The ‘Sandwich Generation’ is no longer a novel phenomenon and now that we are living longer it is here to stay.
How does it affect you? Well, the effects are doubtless only to clear to those in the ‘sandwich filling’ position, but they should not be the only ones to give the matter thought.
Life for the ‘fillers’ is inevitably stressful because of the conflicting demands on their time and resources made by their children (and in some cases grandchildren), their parents and, usually, their own working lives. Often, they feel that they have no life of their own to speak of – and this at a time when they should be in their prime. When their parents were their age often only one spouse worked and their parents had predeceased them. The are seen as having had ‘a life’.
As a member of the top ‘sandwich layer’ you can mitigate the demands on your children’s overstretched time by taking the trouble to make Lasting Powers of Attorney (LPA) in respect of both your finances and your welfare. If you do not do this and you subsequently become unable to manage your own affairs, then you will saddle your children with the job of making an application for an appointment by the Court of Protection of a ‘Deputy’ (who may or may not be a child of yours) to manage things for you. The process of making such an application is very much slower and much more expensive than making an LPA. The cost of the exercise will be borne by you. That is bad enough. From your children’s point of view the position is worse. The burden of time to be invested in securing an Order appointing a Deputy would have to be absorbed by them. The process can take many weeks and the duties of a Deputy, once appointed involve the keeping of accounts and regular contact with and payments to the Court. If your children are trying to manage their own working lives and support their children then the burden can be crippling. It is simply not fair to put them in such a position when it is so easy to think ahead and put proper arrangements in place.
It is also helpful to let your family know what sort of care you would like, should you need it - and where, if you know of somewhere which you think would suit you. Tell them what your funeral wishes are, too. We frequently receive anxious calls from family members who have just lost a parent asking us to check Wills we are holding for them as the family has no idea whether they wanted to be buried or cremated, whether they wanted to donate organs for transplant and what sort of service (if any) they would have wanted. These things really worry families. They do not want to make a decision of which they think the parent may not have approved.

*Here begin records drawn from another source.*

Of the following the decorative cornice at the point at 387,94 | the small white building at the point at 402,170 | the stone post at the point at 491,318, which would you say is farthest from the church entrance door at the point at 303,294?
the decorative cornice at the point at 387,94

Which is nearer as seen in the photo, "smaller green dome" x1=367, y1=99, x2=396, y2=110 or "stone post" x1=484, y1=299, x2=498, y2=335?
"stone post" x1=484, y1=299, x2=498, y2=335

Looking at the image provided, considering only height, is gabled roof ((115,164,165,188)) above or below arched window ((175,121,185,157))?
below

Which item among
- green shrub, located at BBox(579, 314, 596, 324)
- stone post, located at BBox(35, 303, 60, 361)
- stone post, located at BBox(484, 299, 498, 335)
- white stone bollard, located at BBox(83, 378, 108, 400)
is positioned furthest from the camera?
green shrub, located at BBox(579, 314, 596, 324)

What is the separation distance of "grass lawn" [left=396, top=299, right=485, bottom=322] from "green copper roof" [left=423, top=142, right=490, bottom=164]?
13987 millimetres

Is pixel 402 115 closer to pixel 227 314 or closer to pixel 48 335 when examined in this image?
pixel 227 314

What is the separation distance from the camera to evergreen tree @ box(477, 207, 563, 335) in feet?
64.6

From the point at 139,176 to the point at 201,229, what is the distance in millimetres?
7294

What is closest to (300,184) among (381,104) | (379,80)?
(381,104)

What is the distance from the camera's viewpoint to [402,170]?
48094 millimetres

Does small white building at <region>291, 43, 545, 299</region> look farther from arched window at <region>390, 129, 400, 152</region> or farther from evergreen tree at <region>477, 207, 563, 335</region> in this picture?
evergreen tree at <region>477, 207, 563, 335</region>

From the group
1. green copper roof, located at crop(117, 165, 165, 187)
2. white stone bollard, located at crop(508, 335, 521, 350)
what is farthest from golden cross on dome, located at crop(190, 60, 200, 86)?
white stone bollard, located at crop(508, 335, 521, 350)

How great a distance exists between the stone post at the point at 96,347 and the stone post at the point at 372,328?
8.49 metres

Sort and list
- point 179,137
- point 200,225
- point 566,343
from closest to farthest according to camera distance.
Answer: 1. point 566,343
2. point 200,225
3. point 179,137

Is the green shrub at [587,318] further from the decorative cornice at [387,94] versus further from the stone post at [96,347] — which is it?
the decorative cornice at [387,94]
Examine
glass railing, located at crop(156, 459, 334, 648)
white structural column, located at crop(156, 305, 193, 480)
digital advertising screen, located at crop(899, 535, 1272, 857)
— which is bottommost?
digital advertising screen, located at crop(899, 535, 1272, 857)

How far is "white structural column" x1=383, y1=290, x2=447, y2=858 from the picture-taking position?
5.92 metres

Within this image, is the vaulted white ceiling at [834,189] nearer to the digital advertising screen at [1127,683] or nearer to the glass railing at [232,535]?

If a member of the older generation dies without having made a Will then, again, the work for their children will be greater than if they have had the foresight to make a proper Will (drawn by a qualified solicitor, please, not an unqualified Will-writer!). It is not kind to leave your children with unnecessary work to do when you could save them so much trouble by planning ahead.
If you are in the ‘filler’ category then do not forget that you should be thinking about making LPAs and Wills, too, to save your own children the burden you are hoping your parents will save you after reading this.
It is a pity that death and old age infirmity are so little discussed these days within families. We have become coy about these topics and tend only to talk about them when circumstances force us to – but so much anguish can be avoided if families have realistic discussions about future arrangements and expectations. Clients of mine who have done this report that the exercise has been surprisingly liberating and can actually be surprisingly jolly! Try it over the bank holiday weekend.